NEW YORK, NY.- It takes a few seconds for the stage to come into focus, but once it does, you soon realize you’re in the presence of a someone with a special, sacred magnetism. Albert Silindokuhle Ibokwe Khoza, a South African performance artist, sits in a cushioned armchair at the top of the stage — a throne, though weathered and turned away from the audience, from which his image, in a live video feed, is projected onto the rear wall of New York Live Arts, larger than life.

With his back to the crowd, the immensity of his rippling flesh isn’t yet discernible. Later, he uses his size to his advantage; as for now, he’s a heap of white fabric. But even though he’s bound, mummylike, in cloth, and beneath that, strips of Saran Wrap, you can still sense his prickly power. Gradually, he breaks through his cocoon and emerges — with some twists and turns involving juicy oranges and references to dictators, including (in a video) a dancing Vladimir Putin — as something like a butterfly.

In this one-man show by veteran South African choreographer Robyn Orlin — political, poignant and mercifully funny — Khoza, stunningly loose and in command of the crowd, reveals a quick mind and lissome physicality. He’s almost a stand-up comedian. The evening-length work, “And so you see … our honorable blue sky and ever enduring sun … can only be consumed slice by slice …,” copresented by French Institute Alliance Française’s Crossing the Line Festival, is also Orlin’s New York City debut. (Long titles are her thing.)

Aptly felt are the words “And so you see.” As Khoza becomes more and more visible, so does the heart of this work: how Khoza — a healer, a dancer, a Black man, a gay man — leads the way into the future. Or at least the fantasy of what a future could be. All the while, he exposes and revels in those ever-familiar sins: envy, gluttony, greed, lust, pride, sloth and wrath. Mozart’s “Requiem” plays off and on; Khoza sings along.

Once he is unwrapped from the cloth by Thabo Pule, the production’s video and sound manager who otherwise sits behind a table at the back of the stage manning a camera, Khoza is still bound tightly in plastic. It covers all of him but his nose and mouth, which gives his flesh a translucent glow and makes, through the moving mound of his abdomen, his breathing visible. Gleaming under Laïs Foulc’s stark lighting, Khoza holds a bowl of oranges and a knife and peels one before slicing pieces and jamming them into his mouth. Laughing all the while like a deranged sword swallower, he licks the blade and shoves it even deeper down his throat. His knife skills are laudable.

Eventually, he uses the knife to cut through the cellophane, slicing it clean as if it were flesh. He ravages oranges, tearing their skins with his teeth and dripping juice down his throat and over his body. It’s a mess. It’s funny. He shines the lights on the crowd and asks for two people in the audience to come onstage. “I know I’m from Africa,” he says. “But I do not bite. I am not a savage.”

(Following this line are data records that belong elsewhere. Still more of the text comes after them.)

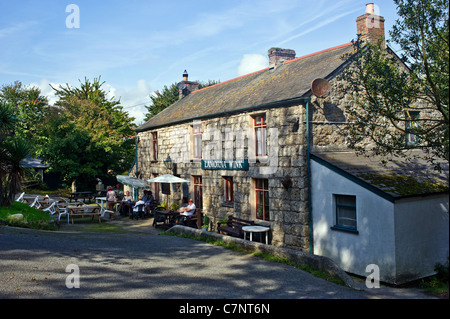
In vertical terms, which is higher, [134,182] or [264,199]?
[134,182]

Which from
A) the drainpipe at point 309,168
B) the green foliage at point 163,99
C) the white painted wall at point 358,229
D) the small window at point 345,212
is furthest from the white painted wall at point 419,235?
the green foliage at point 163,99

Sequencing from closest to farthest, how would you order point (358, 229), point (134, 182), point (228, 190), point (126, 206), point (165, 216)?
point (358, 229)
point (228, 190)
point (165, 216)
point (134, 182)
point (126, 206)

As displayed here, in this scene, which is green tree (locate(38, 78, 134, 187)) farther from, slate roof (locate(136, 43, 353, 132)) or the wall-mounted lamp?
the wall-mounted lamp

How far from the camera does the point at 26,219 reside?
43.9ft

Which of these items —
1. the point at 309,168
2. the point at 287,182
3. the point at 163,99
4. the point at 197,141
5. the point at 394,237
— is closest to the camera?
the point at 394,237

He sprays his body with water and gives the volunteers washcloths to wipe him clean, guiding them along with lines such as “You’re not just cleaning the counter” and “Focus on my toes.” Khoza seems to be one of those people who can turn any old thing into a party. He transforms himself into a Nubian queen, layering his fingers with sparkling rings while getting ready for a special date. It turns out to be with Putin.

When Putin appears on video — dancing like an awkward marionette, with a jerky, persistent rhythm — Khoza, at first, flirts and giggles like a schoolgirl but then becomes incensed when Putin stops moving: “What, you don’t want to dance with me because I am a man? Or you don’t want to dance with me because I am a Black man? Which one is it?”

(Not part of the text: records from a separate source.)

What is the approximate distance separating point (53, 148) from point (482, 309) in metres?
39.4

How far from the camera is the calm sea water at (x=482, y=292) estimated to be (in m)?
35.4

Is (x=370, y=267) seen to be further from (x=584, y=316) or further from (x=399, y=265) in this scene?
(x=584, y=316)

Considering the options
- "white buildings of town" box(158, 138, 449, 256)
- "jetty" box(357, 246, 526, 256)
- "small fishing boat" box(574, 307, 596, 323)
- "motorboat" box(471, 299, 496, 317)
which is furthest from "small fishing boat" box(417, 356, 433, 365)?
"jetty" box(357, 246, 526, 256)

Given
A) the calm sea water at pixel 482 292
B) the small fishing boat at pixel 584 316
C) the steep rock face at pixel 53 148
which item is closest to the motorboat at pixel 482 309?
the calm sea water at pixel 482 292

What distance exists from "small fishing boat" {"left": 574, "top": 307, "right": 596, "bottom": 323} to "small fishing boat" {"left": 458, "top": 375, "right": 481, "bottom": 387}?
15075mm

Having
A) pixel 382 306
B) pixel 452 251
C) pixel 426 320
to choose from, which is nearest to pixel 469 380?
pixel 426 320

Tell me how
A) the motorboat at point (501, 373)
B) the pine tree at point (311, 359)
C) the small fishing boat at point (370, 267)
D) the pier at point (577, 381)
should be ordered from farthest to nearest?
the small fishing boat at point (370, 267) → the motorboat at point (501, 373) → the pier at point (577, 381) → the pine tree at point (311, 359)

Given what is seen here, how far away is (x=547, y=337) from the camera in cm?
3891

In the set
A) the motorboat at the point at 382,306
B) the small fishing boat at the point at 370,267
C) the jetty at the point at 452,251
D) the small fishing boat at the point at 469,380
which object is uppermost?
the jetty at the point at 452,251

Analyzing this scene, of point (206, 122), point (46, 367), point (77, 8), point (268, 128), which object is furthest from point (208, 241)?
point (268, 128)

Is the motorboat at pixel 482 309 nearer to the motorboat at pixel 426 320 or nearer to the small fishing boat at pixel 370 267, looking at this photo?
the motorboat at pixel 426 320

“And so you see” can slide into the obvious, but Khoza has a way of steering this ship into deeper layers, richer dimensions. He has such buoyancy and wit that even when the subject matter is dark, he manages to bathe the stage in light. In the end, he paints his body blue, staining the skin on his face, his back, his legs. “You see, my friend Putin, that it is better to dance with your weapons than to kill with them,” he says. “It is better to dance than to kill.”

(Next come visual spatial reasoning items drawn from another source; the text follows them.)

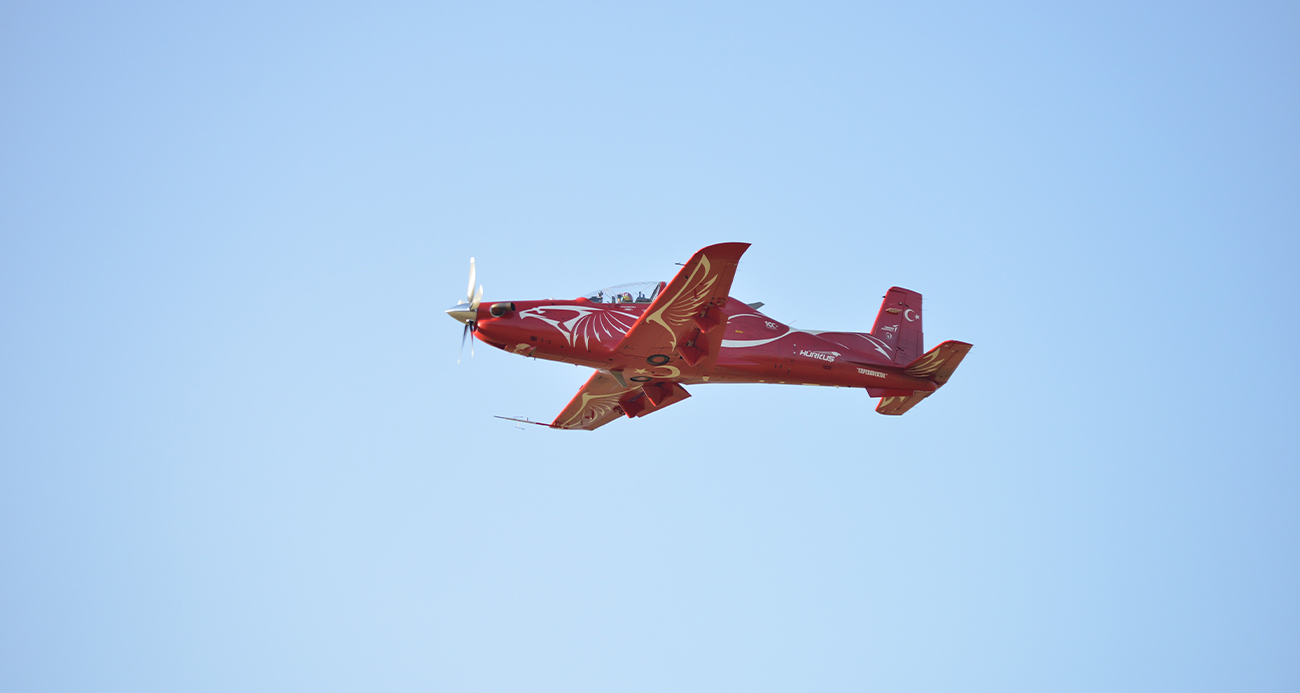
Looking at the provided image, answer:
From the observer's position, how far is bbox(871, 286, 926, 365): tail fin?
27953 millimetres

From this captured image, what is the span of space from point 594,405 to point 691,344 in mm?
5554

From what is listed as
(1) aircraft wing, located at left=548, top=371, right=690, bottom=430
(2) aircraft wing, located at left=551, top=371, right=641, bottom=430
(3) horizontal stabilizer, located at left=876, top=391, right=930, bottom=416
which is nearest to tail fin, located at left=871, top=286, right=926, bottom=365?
(3) horizontal stabilizer, located at left=876, top=391, right=930, bottom=416

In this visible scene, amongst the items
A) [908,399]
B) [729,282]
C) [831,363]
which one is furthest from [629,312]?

He traverses the stage, wrapping a feather and fabric concoction by costume designer Marianne Fassler around his body, as he vocalizes mournfully: a requiem for a new generation. Pule comes close again, this time projecting a photograph onto Khoza’s body: a boy wearing butterfly wings and holding a gun. A child who has already become an adult, a soldier. It veers into heavy-handed territory. Khoza, though, is mesmerizing. He is the butterfly, and this work wouldn’t survive without him.



‘And so you see … our honorable blue sky and ever enduring sun … can only be consumed slice by slice …’

Through Saturday at New York Live Arts; newyorklivearts.org.